NATO Pros and Cons: Dissecting what Trump says about the treaty
President-elect Donald Trump rattled many European leaders and foreign policy experts on the campaign trail when he said he wasn't so sure the United States should be backing up its NATO allies anymore.
Trump reportedly takes issue with the amount of money that the U.S. pays for the alliance compared to the other 27 member countries.
"I think NATO may be obsolete," Trump told Bloomberg back in March. "NATO was set up a long time ago — many, many years ago when things were different. Things are different now. We were a rich nation then. We had nothing but money. We had nothing but power. And you know, far more than we have today, in a true sense. And I think NATO — you have to really examine NATO. And it doesn't really help us, it's helping other countries. And I don't think those other countries appreciate what we're doing."

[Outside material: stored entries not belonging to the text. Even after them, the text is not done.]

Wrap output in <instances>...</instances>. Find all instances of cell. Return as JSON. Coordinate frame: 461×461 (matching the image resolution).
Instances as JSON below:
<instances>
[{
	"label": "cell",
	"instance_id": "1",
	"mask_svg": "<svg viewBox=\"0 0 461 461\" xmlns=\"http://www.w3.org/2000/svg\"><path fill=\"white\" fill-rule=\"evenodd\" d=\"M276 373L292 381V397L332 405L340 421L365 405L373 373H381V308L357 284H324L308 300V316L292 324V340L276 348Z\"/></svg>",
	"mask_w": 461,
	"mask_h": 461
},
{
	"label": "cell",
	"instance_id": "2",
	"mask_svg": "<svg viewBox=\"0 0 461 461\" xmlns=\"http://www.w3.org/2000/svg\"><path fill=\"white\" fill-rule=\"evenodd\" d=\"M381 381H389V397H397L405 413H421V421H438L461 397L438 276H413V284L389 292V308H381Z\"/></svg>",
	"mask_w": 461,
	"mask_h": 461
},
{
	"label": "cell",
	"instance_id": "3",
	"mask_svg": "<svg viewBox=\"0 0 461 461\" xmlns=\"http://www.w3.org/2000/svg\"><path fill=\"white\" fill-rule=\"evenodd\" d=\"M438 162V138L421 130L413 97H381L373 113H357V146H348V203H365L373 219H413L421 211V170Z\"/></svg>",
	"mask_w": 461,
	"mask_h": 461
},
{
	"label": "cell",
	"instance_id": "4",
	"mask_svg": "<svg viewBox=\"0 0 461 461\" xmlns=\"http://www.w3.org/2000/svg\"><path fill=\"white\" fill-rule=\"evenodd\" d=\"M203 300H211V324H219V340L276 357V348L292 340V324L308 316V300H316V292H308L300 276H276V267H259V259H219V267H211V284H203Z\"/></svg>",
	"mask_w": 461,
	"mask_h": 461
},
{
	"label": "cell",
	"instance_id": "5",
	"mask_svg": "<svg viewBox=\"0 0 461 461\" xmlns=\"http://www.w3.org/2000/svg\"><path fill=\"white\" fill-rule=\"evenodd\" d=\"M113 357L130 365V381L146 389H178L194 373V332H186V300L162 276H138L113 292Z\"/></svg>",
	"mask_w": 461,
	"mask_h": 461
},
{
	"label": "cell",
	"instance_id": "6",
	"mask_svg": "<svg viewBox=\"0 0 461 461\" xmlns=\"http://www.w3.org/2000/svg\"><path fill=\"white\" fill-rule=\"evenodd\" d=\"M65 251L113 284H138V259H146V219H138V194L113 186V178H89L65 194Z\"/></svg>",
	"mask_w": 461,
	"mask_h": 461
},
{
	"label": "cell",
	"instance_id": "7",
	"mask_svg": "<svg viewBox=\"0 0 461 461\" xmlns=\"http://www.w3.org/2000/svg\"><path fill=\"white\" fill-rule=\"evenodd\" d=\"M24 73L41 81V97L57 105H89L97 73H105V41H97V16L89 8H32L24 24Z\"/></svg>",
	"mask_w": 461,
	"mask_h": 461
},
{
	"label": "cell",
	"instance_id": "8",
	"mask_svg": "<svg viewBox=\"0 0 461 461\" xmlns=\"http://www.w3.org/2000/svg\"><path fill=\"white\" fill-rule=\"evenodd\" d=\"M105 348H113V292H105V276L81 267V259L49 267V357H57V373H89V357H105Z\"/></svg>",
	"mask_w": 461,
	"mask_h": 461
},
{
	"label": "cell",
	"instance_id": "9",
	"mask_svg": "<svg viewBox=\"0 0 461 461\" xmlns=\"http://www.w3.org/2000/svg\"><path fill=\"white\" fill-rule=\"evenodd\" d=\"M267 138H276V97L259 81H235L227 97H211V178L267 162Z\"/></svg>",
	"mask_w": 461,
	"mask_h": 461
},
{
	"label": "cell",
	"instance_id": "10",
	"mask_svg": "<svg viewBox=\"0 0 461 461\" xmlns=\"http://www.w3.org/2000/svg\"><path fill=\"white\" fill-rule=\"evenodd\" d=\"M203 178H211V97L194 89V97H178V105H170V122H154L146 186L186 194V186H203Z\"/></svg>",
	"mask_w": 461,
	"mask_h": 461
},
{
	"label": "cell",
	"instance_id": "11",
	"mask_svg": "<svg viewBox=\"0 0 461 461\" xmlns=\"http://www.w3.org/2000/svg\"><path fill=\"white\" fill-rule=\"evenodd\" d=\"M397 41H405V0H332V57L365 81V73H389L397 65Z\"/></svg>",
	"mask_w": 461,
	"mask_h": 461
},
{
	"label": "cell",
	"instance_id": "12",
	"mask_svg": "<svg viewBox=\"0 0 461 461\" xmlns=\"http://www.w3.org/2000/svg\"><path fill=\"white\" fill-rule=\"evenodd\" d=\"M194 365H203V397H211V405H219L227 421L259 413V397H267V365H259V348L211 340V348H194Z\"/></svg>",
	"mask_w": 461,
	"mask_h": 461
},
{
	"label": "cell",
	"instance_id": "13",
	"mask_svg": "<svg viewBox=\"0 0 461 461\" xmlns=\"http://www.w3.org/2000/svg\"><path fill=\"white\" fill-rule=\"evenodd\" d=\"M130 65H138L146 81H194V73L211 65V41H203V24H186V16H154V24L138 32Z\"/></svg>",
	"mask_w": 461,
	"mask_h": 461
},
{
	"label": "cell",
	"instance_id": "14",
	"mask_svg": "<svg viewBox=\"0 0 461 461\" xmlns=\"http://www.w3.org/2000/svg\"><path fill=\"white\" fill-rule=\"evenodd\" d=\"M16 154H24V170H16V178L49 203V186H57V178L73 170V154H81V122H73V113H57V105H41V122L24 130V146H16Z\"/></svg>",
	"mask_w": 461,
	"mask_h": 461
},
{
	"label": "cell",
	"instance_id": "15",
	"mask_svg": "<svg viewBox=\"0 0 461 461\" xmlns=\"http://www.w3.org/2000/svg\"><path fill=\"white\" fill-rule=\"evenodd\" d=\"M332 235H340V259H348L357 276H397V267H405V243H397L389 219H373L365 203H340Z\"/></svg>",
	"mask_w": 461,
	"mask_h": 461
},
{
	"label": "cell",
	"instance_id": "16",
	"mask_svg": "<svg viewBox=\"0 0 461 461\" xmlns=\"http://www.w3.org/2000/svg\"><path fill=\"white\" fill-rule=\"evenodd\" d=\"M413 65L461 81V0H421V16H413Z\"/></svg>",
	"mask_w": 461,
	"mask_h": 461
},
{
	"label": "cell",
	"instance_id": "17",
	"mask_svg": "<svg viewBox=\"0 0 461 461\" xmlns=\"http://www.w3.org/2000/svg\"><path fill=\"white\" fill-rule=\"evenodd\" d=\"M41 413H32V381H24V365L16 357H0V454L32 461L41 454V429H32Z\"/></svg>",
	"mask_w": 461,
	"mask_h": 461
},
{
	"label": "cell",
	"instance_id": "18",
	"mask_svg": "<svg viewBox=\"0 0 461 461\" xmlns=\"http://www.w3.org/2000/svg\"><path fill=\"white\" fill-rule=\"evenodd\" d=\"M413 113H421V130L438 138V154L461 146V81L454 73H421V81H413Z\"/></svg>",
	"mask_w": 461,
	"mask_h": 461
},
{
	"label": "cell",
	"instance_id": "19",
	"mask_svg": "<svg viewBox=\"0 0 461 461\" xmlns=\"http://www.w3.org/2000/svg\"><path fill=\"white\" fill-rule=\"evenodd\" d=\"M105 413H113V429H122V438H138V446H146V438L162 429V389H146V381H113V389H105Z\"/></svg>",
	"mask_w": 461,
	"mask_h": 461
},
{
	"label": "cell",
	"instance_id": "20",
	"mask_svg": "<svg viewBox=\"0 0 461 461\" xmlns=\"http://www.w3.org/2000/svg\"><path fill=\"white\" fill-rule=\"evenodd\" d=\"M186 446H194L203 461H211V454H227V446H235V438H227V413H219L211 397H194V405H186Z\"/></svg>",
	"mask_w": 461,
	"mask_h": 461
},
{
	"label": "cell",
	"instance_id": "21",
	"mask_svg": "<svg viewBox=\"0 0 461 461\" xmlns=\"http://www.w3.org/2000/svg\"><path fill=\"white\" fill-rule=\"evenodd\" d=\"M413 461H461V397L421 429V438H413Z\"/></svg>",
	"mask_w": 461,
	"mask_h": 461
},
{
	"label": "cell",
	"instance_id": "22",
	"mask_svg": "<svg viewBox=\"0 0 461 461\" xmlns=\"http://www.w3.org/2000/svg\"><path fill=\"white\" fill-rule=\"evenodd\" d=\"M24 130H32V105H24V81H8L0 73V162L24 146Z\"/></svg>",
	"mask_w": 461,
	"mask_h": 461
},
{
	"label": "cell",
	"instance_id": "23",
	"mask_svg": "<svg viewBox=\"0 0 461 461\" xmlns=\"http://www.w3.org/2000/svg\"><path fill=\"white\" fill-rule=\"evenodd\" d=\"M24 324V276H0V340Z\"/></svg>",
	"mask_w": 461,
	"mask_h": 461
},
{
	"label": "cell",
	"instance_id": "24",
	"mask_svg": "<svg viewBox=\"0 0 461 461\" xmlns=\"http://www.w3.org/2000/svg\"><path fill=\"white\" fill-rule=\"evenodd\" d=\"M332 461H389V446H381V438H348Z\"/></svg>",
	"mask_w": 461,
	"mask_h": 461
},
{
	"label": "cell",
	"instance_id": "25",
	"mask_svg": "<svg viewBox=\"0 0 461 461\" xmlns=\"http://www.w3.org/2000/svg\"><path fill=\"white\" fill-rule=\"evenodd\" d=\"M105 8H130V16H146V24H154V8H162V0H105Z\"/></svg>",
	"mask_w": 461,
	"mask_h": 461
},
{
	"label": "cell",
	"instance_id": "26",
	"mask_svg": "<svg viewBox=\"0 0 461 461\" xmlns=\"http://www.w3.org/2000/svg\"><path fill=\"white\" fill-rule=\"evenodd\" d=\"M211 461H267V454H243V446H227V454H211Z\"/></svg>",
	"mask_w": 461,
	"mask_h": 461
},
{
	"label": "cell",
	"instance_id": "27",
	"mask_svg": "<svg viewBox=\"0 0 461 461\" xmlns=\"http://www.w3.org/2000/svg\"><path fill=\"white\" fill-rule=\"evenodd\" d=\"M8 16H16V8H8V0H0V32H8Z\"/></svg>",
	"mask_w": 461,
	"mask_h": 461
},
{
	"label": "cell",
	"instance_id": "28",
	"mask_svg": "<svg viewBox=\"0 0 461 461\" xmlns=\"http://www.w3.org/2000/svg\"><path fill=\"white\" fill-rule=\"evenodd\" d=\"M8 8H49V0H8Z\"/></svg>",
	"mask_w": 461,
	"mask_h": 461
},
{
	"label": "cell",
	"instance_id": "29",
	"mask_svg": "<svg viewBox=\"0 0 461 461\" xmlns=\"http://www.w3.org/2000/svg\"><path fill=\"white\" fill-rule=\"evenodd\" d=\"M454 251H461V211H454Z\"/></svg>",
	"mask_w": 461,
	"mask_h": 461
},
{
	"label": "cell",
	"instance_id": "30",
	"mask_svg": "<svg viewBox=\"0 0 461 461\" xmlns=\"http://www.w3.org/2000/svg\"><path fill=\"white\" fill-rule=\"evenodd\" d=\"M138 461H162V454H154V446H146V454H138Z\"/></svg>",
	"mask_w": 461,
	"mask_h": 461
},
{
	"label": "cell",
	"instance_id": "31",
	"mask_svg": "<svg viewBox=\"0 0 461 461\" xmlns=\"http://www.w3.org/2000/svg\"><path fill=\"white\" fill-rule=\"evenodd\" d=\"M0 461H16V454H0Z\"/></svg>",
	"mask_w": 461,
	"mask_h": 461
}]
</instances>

NATO, or the North Atlantic Treaty Organization, was formed in 1949 after World War II as a way to protect European allies in the region against the Soviet Union. The treaty was put into action after Sept. 11, 2001, when NATO allies agreed to participate in U.S. military operations against Osama bin Laden in Iraq and again during the invasion of Iraq in 2003.
Headquartered in Brussels, NATO now has a budget of approximately $2.8 billion a year. The U.S. pays 3.61% of its gross domestic product towards that.

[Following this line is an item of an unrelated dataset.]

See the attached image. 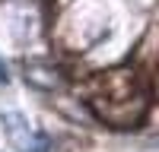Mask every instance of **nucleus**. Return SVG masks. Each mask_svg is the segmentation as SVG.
Masks as SVG:
<instances>
[{"label":"nucleus","mask_w":159,"mask_h":152,"mask_svg":"<svg viewBox=\"0 0 159 152\" xmlns=\"http://www.w3.org/2000/svg\"><path fill=\"white\" fill-rule=\"evenodd\" d=\"M10 82V73H7V63L0 60V86H7Z\"/></svg>","instance_id":"obj_1"}]
</instances>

"Every ally spending less than 2% of their GDP needs to dig deeper and make a concrete commitment to do more," Secretary of State John Kerry said at NATO headquarters in Brussels in 2014. "And all you have to do is look at a map in order to understand why – Ukraine, Iraq, Syria – all threats to peace and to security, and they surround the region."
After meeting with Trump at the White House last week, President Barack Obama said during a press conference that the president-elect assured him that he would not abandon the alliance.

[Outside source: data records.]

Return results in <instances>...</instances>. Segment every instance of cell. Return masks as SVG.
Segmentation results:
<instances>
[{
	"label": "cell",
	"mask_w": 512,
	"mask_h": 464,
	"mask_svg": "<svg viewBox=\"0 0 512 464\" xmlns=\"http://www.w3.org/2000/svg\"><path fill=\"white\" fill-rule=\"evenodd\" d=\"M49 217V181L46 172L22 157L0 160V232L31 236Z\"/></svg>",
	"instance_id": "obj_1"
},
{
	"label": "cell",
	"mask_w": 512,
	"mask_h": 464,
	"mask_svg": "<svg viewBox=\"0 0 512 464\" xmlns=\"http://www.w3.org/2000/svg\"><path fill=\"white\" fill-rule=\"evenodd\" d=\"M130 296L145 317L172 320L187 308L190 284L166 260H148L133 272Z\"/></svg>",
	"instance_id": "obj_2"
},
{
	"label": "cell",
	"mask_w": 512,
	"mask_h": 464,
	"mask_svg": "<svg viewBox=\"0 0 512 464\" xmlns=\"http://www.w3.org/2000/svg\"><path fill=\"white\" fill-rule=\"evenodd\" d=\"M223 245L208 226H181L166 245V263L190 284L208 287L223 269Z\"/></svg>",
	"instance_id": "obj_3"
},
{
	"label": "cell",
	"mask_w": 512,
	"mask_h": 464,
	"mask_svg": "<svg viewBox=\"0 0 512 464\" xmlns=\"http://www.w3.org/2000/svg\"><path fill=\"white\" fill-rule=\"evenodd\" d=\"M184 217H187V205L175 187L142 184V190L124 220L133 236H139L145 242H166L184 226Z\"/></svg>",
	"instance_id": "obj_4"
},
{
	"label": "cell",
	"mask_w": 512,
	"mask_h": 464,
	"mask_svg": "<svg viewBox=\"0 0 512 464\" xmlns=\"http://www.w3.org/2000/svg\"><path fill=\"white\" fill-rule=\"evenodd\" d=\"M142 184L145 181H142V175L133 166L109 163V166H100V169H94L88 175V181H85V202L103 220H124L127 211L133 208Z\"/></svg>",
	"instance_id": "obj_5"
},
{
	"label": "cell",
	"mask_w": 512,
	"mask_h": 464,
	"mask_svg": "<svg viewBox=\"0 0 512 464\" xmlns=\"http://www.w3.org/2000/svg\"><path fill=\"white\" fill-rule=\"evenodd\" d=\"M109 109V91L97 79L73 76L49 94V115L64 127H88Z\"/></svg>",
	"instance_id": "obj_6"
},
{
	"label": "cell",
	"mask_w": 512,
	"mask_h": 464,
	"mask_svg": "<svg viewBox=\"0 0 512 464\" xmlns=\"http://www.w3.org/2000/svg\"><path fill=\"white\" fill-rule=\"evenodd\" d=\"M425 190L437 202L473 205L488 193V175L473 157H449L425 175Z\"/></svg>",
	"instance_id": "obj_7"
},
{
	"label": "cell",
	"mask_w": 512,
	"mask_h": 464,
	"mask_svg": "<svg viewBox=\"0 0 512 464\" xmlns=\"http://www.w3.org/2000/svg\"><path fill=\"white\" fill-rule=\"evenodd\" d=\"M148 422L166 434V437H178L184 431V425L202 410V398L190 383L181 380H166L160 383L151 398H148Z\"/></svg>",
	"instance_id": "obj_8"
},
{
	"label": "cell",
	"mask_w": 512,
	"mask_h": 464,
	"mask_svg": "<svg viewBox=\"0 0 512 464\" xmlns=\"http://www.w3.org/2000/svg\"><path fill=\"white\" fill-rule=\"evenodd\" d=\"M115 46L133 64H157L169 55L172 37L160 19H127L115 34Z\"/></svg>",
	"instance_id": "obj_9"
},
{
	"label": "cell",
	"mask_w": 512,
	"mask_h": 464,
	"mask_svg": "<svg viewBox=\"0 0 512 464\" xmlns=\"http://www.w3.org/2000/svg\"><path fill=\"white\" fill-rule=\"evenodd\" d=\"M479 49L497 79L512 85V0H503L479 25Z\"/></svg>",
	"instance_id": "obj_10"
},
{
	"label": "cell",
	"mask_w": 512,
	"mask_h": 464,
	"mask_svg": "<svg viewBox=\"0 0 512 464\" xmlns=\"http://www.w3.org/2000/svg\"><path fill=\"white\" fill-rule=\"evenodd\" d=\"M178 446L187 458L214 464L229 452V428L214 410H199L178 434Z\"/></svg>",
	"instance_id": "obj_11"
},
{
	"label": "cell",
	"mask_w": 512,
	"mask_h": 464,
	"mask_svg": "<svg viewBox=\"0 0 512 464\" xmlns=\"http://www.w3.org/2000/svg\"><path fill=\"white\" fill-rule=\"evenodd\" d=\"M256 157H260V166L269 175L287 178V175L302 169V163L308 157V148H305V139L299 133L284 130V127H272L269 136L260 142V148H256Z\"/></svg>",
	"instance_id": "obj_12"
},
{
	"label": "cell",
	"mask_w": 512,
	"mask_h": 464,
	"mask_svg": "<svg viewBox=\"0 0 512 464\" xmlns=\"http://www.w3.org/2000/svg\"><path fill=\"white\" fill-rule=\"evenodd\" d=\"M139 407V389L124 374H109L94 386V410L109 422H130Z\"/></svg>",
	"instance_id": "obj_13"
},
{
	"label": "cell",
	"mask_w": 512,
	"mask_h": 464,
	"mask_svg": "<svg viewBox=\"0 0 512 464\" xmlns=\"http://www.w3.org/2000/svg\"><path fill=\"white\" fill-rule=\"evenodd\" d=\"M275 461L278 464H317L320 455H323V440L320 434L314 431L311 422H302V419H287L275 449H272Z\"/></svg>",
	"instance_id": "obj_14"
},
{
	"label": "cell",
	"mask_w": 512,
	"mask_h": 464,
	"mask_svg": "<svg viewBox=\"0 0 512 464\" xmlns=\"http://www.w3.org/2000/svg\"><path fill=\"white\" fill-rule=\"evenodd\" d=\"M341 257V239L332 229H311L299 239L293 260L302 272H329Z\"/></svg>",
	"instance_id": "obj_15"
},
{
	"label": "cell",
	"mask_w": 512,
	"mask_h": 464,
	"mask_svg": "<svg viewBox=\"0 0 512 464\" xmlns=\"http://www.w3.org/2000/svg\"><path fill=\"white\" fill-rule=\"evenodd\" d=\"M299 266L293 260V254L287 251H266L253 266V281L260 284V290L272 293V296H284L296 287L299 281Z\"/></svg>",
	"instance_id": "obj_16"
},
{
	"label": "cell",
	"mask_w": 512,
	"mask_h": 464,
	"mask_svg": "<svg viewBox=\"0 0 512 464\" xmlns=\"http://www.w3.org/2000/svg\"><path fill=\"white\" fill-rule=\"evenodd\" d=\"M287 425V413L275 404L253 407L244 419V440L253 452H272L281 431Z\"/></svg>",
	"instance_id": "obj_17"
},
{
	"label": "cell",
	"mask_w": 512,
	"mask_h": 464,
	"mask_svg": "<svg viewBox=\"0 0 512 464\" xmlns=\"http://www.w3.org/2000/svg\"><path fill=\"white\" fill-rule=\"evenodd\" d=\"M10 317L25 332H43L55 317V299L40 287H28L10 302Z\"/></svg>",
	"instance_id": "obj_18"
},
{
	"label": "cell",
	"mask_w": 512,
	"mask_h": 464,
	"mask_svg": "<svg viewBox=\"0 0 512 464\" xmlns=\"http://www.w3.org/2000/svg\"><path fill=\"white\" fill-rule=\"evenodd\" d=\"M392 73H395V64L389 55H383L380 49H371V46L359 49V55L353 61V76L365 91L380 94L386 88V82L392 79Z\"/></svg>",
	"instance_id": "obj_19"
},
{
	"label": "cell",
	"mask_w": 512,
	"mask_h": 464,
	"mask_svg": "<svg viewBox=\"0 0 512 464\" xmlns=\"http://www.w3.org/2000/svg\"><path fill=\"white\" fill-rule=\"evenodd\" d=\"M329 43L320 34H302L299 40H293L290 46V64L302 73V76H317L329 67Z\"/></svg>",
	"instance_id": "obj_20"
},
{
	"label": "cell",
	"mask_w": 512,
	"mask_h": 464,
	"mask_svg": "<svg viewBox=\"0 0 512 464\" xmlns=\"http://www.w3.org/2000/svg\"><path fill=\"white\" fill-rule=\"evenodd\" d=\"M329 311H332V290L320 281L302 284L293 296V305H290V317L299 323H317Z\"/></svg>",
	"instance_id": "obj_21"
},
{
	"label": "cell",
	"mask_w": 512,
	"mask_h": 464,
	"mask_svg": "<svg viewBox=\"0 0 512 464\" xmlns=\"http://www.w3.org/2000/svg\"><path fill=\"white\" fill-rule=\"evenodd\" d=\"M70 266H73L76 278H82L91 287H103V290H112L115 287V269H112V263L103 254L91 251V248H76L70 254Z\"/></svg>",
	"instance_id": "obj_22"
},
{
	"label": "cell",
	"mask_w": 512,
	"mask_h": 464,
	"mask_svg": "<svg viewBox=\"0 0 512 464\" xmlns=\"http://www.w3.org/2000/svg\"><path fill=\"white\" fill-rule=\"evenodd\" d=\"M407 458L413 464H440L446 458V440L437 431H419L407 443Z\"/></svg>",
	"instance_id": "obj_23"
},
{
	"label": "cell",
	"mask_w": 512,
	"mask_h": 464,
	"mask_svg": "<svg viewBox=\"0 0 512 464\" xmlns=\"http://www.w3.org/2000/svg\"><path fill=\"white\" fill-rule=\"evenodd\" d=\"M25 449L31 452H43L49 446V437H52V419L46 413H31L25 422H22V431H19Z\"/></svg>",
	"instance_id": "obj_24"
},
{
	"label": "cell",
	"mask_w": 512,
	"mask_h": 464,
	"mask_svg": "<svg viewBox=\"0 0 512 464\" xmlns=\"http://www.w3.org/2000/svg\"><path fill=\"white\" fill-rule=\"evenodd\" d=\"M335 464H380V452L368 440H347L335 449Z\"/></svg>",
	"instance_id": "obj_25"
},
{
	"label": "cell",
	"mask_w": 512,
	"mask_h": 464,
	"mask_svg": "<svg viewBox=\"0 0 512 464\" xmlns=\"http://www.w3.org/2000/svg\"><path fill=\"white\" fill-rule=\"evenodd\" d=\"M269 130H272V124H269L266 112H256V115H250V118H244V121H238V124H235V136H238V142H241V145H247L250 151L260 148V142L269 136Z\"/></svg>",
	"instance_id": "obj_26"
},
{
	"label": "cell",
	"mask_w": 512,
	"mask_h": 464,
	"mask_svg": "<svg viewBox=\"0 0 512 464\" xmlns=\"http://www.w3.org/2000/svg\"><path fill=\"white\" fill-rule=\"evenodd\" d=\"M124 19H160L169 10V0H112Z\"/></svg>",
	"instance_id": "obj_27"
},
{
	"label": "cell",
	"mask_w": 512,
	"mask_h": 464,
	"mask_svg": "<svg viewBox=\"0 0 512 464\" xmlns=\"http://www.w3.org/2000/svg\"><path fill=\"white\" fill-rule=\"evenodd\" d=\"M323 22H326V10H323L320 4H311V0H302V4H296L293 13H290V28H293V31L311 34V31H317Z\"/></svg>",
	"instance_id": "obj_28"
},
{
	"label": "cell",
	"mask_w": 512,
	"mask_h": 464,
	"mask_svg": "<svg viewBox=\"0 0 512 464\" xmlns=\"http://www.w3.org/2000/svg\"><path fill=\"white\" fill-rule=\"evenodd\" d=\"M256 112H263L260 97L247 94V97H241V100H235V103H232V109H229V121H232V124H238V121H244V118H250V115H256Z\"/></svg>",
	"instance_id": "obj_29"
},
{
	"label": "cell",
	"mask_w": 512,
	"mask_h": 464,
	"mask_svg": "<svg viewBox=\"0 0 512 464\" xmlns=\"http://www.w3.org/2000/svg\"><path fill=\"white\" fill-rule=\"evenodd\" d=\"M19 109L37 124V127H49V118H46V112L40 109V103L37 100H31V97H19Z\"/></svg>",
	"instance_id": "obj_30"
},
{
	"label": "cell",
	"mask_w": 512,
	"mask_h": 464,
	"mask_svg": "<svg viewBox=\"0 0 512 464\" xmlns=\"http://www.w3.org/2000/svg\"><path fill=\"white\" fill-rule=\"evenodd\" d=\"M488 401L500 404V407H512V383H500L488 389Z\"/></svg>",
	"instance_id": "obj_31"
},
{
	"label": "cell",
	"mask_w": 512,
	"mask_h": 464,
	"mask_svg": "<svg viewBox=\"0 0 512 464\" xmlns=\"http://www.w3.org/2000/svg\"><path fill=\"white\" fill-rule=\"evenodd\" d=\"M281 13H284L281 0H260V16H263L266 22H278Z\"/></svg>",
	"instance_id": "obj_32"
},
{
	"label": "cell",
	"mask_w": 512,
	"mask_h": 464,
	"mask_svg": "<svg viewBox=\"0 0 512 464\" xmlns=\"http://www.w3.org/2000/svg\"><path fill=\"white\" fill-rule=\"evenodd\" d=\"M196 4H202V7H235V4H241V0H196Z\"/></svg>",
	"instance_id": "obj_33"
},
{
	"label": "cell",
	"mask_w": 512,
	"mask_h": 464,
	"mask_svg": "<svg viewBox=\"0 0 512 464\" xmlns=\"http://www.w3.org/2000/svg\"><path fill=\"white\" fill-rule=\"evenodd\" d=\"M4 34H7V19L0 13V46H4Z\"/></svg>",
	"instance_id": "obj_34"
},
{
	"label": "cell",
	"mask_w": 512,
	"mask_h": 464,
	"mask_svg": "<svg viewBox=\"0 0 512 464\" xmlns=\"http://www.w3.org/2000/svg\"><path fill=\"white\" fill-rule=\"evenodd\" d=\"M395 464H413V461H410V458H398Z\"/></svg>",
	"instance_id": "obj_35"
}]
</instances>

"In my conversation with the president-elect, he expressed a great interest in maintaining our strategic relationships. So one of the messages I will be able to deliver is his commitment to NATO and the transatlantic alliance," Obama said, referring to his trip to Greece and Germany this week.
During a speech in Brussels in early October, Kerry seemed to reiterate Trump's concerns over the economic impact of NATO.
"It's also critical to remember, in 2016 – and looking to the future – you can't separate economic challenges from the security threats that we also face," Kerry said. "And here, too, the smartest response to common danger is to combine our strengths."
In a op-ed for the Guardian just days after the U.S. election, NATO Secretary General Jens Stoltenberg urged Trump to remain committed to the alliance and said that several member nations have begun to step up their spending.
For 67 years this partnership has been the bedrock of peace, freedom and prosperity in Europe. It enabled us successfully to deter the Soviet Union and bring the Cold War to an end. And it made possible the integration of Europe and laid the foundation for the unprecedented peace and prosperity we enjoy today. European leaders have always understood that when it comes to security, going it alone is not an option.